Sorry, I should have elaborated. I believe that copy-on-write with virtual memory (VM) can be used to achieve a runtime that appears to use copy-by-value everywhere with near-zero overhead when the VM block size is small, like 4k.

If we imagine a function passing a block of memory to sub functions which may write bytes to it randomly, then each of those writes may allocate another block. If those allocations are similar in size to the VM block size, then each invocation can potentially double the amount of memory used.

A do-one-thing-and-do-it-well (DOTADIW?) program works in a one-shot fashion where the main process fires off child processes that return and free the memory that was passed by value. Surrounded by pipes, so that data is transmuted by each process and sent to the next one. VM usage may grow large temporarily per-process, but overall we can think of each concurrent process as roughly doubling the amount of memory.

Writing this out, I realized that the worst case might be more like every byte changing in a 4k block, so a 4096 times increase in memory. Which still might be reasonable, since we accept roughly a 200x speed decrease for scripting languages. It might be worth profiling PHP to see how much memory increases when every byte in a passed array is modified. Maybe they use a clever tree or refcount strategy to reduce the amount of storage needed when arrays are modified. Or maybe they just copy the entire array?

Another avenue of research might be determining whether a smarter runtime could work with "virtual" VMs (VVMs?) to use a really small block size, maybe 4 or 8 bytes to match the memory bus. I'd be willing to live with a 4x or 8x increase in memory to avoid borrow checkers, refcounts or garbage collection.

-

Edit: after all these years, I finally looked up how PHP handles copy-on-write, and it does copy the whole array on write unfortunately:

http://hengrui-li.blogspot.com/2011/08/php-copy-on-write-how...
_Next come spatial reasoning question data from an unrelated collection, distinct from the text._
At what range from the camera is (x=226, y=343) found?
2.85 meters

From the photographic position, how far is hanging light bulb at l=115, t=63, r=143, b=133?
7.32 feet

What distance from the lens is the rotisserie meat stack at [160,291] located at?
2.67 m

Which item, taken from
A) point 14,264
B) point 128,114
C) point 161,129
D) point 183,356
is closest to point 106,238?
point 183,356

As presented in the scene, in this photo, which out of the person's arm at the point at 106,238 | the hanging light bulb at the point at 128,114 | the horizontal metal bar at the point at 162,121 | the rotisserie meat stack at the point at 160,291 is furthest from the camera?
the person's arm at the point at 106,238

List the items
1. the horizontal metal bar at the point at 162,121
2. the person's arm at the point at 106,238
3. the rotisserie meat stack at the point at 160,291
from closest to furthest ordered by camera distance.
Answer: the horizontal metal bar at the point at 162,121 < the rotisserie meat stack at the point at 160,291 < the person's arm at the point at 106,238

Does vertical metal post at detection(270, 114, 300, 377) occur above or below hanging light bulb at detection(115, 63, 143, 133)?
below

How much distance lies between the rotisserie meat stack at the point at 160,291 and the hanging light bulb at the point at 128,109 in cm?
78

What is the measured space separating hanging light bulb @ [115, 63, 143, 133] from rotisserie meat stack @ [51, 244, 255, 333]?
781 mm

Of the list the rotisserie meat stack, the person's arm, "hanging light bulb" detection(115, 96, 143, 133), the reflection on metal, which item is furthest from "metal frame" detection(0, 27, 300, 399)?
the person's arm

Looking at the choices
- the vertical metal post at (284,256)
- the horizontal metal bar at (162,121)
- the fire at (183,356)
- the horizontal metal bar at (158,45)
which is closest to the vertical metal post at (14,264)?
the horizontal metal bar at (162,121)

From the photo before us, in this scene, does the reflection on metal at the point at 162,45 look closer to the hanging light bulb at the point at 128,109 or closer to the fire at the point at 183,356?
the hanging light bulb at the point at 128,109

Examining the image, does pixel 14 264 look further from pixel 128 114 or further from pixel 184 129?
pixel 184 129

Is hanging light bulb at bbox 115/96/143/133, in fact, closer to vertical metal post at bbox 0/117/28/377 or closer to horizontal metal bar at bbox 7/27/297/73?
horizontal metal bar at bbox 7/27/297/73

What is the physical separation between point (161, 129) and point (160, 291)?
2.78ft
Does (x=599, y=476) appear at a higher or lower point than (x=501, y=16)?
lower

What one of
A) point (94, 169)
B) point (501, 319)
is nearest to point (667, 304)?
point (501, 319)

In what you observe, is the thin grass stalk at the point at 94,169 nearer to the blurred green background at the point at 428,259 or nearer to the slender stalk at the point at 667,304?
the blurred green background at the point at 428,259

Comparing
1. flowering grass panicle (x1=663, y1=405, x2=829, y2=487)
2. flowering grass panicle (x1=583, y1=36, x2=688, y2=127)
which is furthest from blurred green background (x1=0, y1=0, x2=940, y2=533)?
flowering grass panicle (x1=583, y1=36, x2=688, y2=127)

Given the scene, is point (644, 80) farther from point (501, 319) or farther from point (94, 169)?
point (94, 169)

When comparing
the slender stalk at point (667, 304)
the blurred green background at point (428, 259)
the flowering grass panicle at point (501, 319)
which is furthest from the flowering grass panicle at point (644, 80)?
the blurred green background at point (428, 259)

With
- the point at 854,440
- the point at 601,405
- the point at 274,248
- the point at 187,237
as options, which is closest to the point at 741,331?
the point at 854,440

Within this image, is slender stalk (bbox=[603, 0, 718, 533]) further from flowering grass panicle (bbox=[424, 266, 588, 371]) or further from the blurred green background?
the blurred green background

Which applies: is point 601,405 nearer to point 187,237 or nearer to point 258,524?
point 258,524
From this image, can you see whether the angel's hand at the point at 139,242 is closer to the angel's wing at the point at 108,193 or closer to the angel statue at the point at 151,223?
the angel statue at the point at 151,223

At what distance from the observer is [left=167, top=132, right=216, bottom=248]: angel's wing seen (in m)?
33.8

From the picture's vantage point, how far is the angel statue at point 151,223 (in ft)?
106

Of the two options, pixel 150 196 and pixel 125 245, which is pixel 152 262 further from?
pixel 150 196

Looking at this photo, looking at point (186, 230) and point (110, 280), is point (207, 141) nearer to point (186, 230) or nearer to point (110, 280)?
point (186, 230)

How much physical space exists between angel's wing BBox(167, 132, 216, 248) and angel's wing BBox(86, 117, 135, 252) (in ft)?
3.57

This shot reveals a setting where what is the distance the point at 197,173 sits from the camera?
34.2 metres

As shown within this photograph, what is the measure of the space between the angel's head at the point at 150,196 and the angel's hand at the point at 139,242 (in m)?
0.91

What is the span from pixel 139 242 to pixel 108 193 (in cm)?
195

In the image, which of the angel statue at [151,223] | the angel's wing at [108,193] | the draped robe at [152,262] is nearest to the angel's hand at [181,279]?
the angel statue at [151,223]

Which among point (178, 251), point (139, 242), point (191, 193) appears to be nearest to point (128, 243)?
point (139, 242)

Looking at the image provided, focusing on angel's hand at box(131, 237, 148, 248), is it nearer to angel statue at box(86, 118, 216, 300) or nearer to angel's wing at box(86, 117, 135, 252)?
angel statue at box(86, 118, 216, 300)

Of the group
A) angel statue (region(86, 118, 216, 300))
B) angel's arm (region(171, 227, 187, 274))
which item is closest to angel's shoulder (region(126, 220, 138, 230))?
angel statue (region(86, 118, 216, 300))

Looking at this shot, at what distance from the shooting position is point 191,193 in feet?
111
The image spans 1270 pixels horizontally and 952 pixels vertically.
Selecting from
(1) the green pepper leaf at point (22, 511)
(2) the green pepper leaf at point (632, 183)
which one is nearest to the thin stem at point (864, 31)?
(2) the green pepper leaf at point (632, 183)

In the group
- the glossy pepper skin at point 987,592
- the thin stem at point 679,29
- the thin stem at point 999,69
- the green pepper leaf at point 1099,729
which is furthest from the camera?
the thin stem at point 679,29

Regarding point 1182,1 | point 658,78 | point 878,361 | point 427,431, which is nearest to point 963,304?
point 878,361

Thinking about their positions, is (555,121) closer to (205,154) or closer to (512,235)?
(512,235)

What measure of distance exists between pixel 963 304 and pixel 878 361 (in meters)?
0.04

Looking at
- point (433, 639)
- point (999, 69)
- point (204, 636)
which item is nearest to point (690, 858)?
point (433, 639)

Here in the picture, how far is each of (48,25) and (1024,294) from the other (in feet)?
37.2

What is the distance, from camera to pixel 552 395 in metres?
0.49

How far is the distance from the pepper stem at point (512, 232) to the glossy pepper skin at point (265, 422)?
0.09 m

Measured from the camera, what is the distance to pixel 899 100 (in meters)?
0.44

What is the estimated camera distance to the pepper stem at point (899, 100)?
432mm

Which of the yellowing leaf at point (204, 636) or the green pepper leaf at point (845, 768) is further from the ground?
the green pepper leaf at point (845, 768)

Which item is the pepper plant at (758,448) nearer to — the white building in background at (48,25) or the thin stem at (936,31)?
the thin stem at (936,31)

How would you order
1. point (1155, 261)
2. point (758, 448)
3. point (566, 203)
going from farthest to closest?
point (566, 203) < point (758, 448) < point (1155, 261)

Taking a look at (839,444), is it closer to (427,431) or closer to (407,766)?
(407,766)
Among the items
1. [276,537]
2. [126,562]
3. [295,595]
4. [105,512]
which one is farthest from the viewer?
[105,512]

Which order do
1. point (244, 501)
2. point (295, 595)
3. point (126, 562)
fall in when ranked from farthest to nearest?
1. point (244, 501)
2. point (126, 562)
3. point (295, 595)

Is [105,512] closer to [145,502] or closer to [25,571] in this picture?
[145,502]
If I were to write something like this today, I'd maybe use "smart" associative arrays of some kind instead of contiguous arrays, so that only the modified section would get copied. Internally that might be a B-Tree with perhaps 8 bytes per leaf to hold N primitives like 1 double, 2 floats, etc. In practice, a larger size like 16-256 bytes per leaf might improve performance at the cost of memory.

Looks like ZFS deduplication only copies the blocks within the file that changed, not the entire file. Their strategy could be used for a VM so that copy-on-write between processes only copies the 4k blocks that change. Then if it was a realtime unix, functions could be synchronous blocking processes that could be called with little or no overhead.

This is the level of work that would be required to replace Rust with simpler metaphors, and why it hasn't happened yet.